Lots of women have no real *interest* in shooting, and just want something they can have for emergencies, that won't require a lot of *effort* to learn to operate.

Another factor is a revolver is normally *less expensive* than a semi auto


----------



## MountainCat (Aug 15, 2011)

Personally I didn't like the Bersa Thunder when I got it, and it was recommended as a good beginning ladies' gun. It was a pain to take down and put back together. I moved on to a Springfield XD 9mm, and can't imagine owning a different handgun. My smaller framed friend in Pittsburgh introduced me to it. She moved on a Ruger, I just can't remember which one. My roommate got a Walther .22 pistol, and she's small as well. Honestly, you have to go and try out different models and see what's comfortable for you. Good luck!!


----------



## BlueCollarBelle (Oct 26, 2011)

I'm looking at the Sig P238 and the similarly sized 9mm (I forget the model number). I prefer a semi-auto to a revolver, personally. 
My advice? Go shoot. Lots. Ask friends to come with you and borrow their carry guns. Ask at the local range on a busy day, many people will share why they chose the model they did and probably let you put a round through it. 

Then, when you find something you like, shoot some more! Take a class, bring a friend, get confident with your weapon of choice. 

Best of luck in your search and congratulations on exercising your rights!


----------



## BlueCollarBelle (Oct 26, 2011)

Forgot to mention- you said you have small hands, you may want to look Ono aftermarket grips for the gun you choose. They offer some really affordable options for most common models and the change can increase your comfort and control.


----------



## wannabechef (Nov 20, 2012)

My wife carries a G26, I carry a DB Arms 380...my winter carry is a G19.

It really depends on the shooter which gun a person chooses...there are so many that one must try a few before they should decide.

And to the person who mentioned carrying without one in the pipe...why? May as well leave the ---- thing at home! The last thing I want to do in an emergency situation is to have to remember to chamber a round...and keeping a revolver on an empty chamber is dumb, this means you are down one shot and when you pull hammer back to fire first shot it will advance to a round anyway so what's the point?

I love Glocks personally...


----------



## BoldViolet (Feb 5, 2009)

ssmeester, you're going to get a bunch of different answers. 

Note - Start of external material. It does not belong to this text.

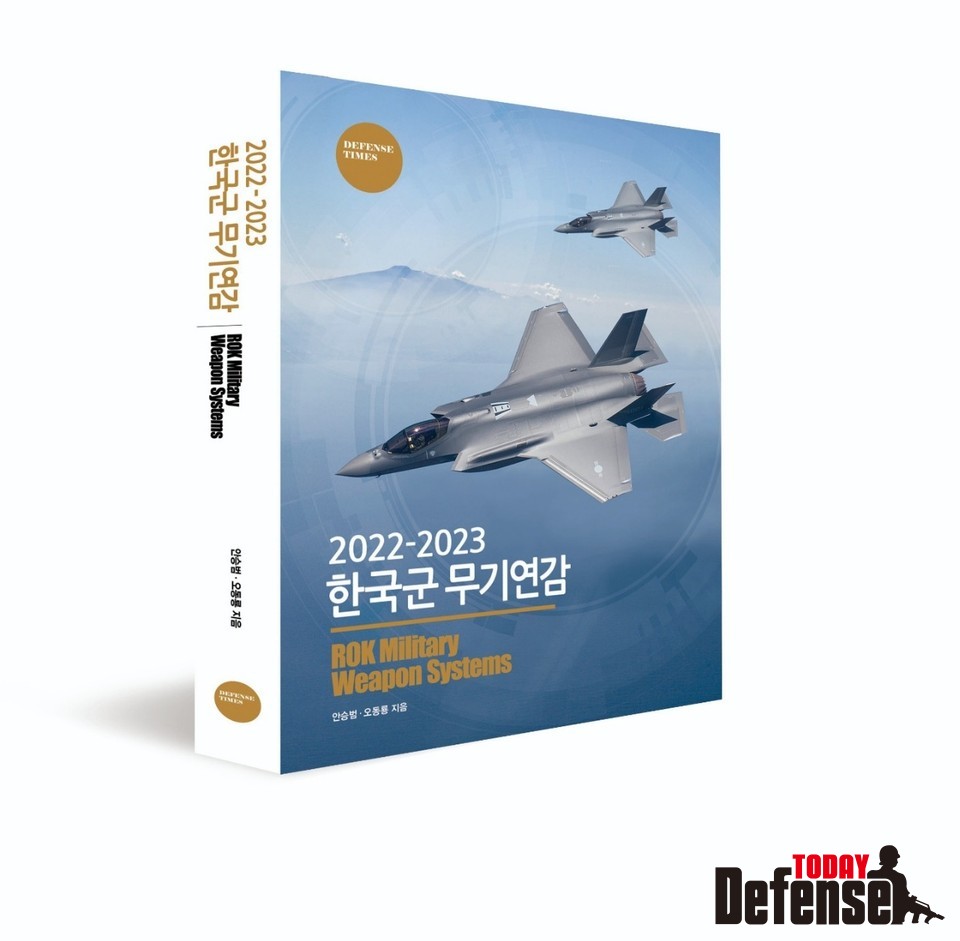 2022-2023 한국군 무기연감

Take some lessons or have a friend teach you to shoot. You may prefer revolvers. You may prefer pistols. Once you figure which you prefer, rent or borrow several and find the one you like.

When I recently went looking for a new gun, I knew I wanted a .45. I did NOT want a Glock. Just didn't like them. When I asked around stating those two facts along with the fact that I needed something kind of ambi (I am left handed), the resounding suggestion was the Springfield XD. When we went to look at one, they had the smaller version, the XD-S, which I purchased.

I fits comfortably in my hands, it's easy to handle, and because I got the smaller one, it's easy to conceal. My Beretta Cheetah .380 had a beaver tail that bruised the crap out of my hand any time I shot it. With the XD, it lacks the tail, so no bruising. It's been an absolute joy to shoot.


----------



## GREENCOUNTYPETE (Jul 25, 2006)

ssmeester said:


> I'd like to get a handgun but have no idea where to begin. I'm small gal and want something that won't knock me on my bottom or take off my arm, hand, fingers when I fire it.
> 
> All suggestions are welcomed.
> 
> ...


what are you looking to do with a hand gun 

carry gun 
home defense 
recreational shooting , mainly targets 
hunting 
varmint shooting (**** in the chicken coop, bunny in the garden)
other 

a little of each 

first think about what you plan to do with your hand gun 

second don't fear recoil , even at it's worst it isn't much different than the stinging you get from slapping a high five to hard , and is easily reduced with simple techniques and proper fit 

the hardest recoiling hand gun I have ever fired was a 44magnum it stung the hand a bit with every round , I changed out the grips for ones that fit my hand and it is no longer an issue it still recoils just as much , but the better fitting grip and gripping techniques I still enjoy shooting it. 

9mm if you find you like autos or 38special if you prefer a revolver have the benefit of being on the lower end of self defense gun recoil as well as the most reasonably priced , yet enough to get the job done and many police departments use them effectively 

to put things into perspective do you think you would notice if you were hit with a 24 vs 26 inch base ball bat by the same swinger , no probably not , but as the batter if the 24 fits you your going to hit the ball better.

the difference between 9mm and 40 is 1mm and 45 is 1mm more so the difference is 9, 10 or 11 millimeters and 38special is .357 inches or .002 inches larger than 9mm so half the thickness of a sheet of typing paper 

like others have said try as many as you can and see what fits you but think about your use , as so many guns are specialized to a particular use while others are more general use


----------